Huainigg: „Gleichstellung der Mittel“

Der ÖVP-Behindertensprecher, Dr. Franz-Joseph Huainigg, zitierte zuerst die Kritik des Präsidenten der ÖAR, Dr. Klaus Voget. Er lege Wert auf die Feststellung, dass die ÖVP soziale Werte vertrete.

Dann zeigte er auf, dass viel Geld für Heime aufgewendet wird und er forderte „eine Gleichstellung“ der Mittelverwendung und mehr Mittel für ein selbstbestimmtes Leben daheim.

„Es gibt unter den Betroffenen eine Verunsicherung“, berichtet er und erwähnt die Unsicherheiten bei der Förderung und den Anstellungsvoraussetzungen. Im Sinne des selbstbestimmten Leben sei es wichtig, im Bereich „Laienhelfer“ Regelungen zu schaffen, fordert er abschließend.

Kritik an Buchinger

Drollig waren die Verteidigungsreden der SPÖ-Abgeordneten Laura Rudas und Ulrike Königsberger-Ludwig, die die Kritik an den chaotischen Gesetzesvorlagen in eine Parteikritik umzudeuten versuchten. Viele Punkte der Kritik – so die Abgeordneten – seien nur dazu da, den „beliebtesten Sozialminister“ anzupatzen.

Buchinger: „Regierung schaut erstmals auf diese 24 Stunden Betreuung hin“

„Zuerst zum uneingeschränkt Positiven“ zu dem Sozialminister Dr. Erwin Buchinger (SPÖ) den Umstand zählt, dass das Parlament sich mit dem Thema Pflege und Betreuung auseinandersetzt. Dies sei „die wichtigste soziale Frage“, mit der man sich auseinander setzen müsse.

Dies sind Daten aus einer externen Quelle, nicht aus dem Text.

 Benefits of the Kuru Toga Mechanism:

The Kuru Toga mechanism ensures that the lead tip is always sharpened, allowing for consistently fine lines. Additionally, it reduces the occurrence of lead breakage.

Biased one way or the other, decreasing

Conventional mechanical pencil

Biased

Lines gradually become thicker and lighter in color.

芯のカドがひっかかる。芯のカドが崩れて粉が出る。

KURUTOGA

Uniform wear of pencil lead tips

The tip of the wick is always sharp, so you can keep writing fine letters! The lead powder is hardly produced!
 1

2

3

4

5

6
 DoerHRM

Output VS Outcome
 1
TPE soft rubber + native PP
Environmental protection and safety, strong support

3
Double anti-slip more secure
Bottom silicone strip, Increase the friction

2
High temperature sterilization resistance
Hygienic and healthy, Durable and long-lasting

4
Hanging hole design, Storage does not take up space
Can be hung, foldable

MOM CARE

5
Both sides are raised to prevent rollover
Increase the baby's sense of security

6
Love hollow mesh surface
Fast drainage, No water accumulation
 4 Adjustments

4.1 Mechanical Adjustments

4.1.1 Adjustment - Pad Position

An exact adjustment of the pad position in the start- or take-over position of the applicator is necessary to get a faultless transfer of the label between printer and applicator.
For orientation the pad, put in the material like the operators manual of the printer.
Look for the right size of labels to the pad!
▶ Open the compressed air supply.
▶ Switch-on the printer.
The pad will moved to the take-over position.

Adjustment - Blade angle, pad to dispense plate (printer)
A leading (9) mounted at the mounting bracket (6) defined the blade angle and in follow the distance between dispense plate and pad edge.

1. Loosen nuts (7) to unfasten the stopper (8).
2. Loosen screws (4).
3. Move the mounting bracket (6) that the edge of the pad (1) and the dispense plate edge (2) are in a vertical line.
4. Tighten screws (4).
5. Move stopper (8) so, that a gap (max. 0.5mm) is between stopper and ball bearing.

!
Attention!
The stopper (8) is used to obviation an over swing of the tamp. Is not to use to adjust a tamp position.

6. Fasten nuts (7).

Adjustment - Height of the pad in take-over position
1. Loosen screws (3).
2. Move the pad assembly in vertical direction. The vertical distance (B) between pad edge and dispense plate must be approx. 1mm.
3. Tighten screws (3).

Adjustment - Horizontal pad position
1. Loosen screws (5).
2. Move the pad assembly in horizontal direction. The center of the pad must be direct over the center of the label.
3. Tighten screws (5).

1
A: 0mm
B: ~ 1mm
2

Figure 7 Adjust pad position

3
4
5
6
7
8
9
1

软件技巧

Die Regelungen sind deswegen so wichtig, weil sie bisher „nicht legal in Österreich angeboten wurden“, erklärt er. Die Regierung „schaut erstmals auf diese 24 Stunden Betreuung hin“, stellt Buchinger stolz fest.

Es gehe darum, jenen „5.000 bis 20.000 Haushalten“ ein Angebot zu machen, so der Sozialminister. Er werde für „1.000 bis 6.000 Fälle“ Förderungen zur Verfügung stellen.

Buchinger stritt ab, dass behinderte Menschen nicht in die Verhandlungen eingebunden waren und verlas eine Reihe von Terminen, zu denen behinderte Menschen ins Ministerium eingeladen worden seien. Die Einbindung sei so stark „wie noch nie„, gewesen behauptete er.

Er ging auch auf die Bedenken der „Scheinselbstständigkeit“ ein. Er lege weiter Wert auf die Feststellung, dass er sich nicht von gemeinsam beschlossenen Punkten distanziere. Hier kritisierte er die ÖVP, die in den letzten Tagen von gemeinsam beschlossenen Punkten abgegangen sei.

Man habe nun die Verpflichtung, die Menschen zu informieren, damit „die gute Nachricht die Menschen erreicht“, meine er abschließend und kündigt ab „nächster Woche“ eine Informationskampagne an.

Neue Gesetzestexte

Das Hausbetreuungsgesetz und die Novelle des Bundespflegegeldgesetzes wurden mit den Stimmen von ÖVP und SPÖ beschlossen. Ebenfalls neu das Sozialrechts-Änderungsgesetz 2007, welches Verbesserungen bei der freiwilligen Pensionsversicherung für pflegende Angehörige bringt.